🤖 AI Summary
The surge in multilingual news content and the high cost of manual annotation hinder scalable media classification for low-resource languages. Method: We propose a zero-label, large language model (LLM)-driven teacher-student framework for IPTC Media Topic classification in Slovenian, Croatian, Greek, and Catalan. Leveraging GPT-series models, we employ automated prompt engineering and consistency filtering to construct high-quality multilingual training data in a zero-shot manner; a multilingual BERT variant serves as the student model, trained via knowledge distillation for efficient deployment.
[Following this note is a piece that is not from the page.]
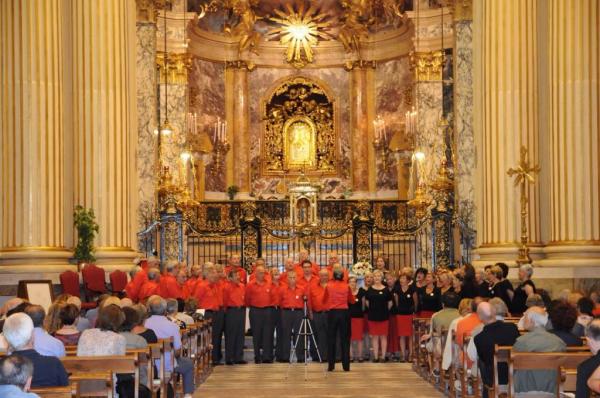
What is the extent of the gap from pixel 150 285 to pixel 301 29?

Contribution/Results: The teacher achieves zero-shot accuracy comparable to human-annotated baselines; the distilled student attains near-equivalent performance with only a few thousand labeled examples and demonstrates strong cross-lingual generalization. To our knowledge, this is the first open-source multilingual classifier supporting the full IPTC top-level taxonomy, establishing an extensible paradigm for news understanding in low-resource languages.
📝 Abstract
With the ever-increasing number of news stories available online, classifying them by topic, regardless of the language they are written in, has become crucial for enhancing readers’ access to relevant content. To address this challenge, we propose a teacher-student framework based on large language models (LLMs) for developing multilingual news topic classification models of reasonable size with no need for manual data annotation. The framework employs a Generative Pretrained Transformer (GPT) model as the teacher model to develop a news topic training dataset through automatic annotation of 20,000 news articles in Slovenian, Croatian, Greek, and Catalan. Articles are classified into 17 main categories from the Media Topic schema, developed by the International Press Telecommunications Council (IPTC). The teacher model exhibits high zero-shot performance in all four languages. Its agreement with human annotators is comparable to that between the human annotators themselves. To mitigate the computational limitations associated with the requirement of processing millions of texts daily, smaller BERT-like student models are fine-tuned on the GPT-annotated dataset. These student models achieve high performance comparable to the teacher model. Furthermore, we explore the impact of the training data size on the performance of the student models and investigate their monolingual, multilingual, and zero-shot cross-lingual capabilities. The findings indicate that student models can achieve high performance with a relatively small number of training instances, and demonstrate strong zero-shot cross-lingual abilities. Finally, we publish the best-performing news topic classifier, enabling multilingual classification with the top-level categories of the IPTC Media Topic schema.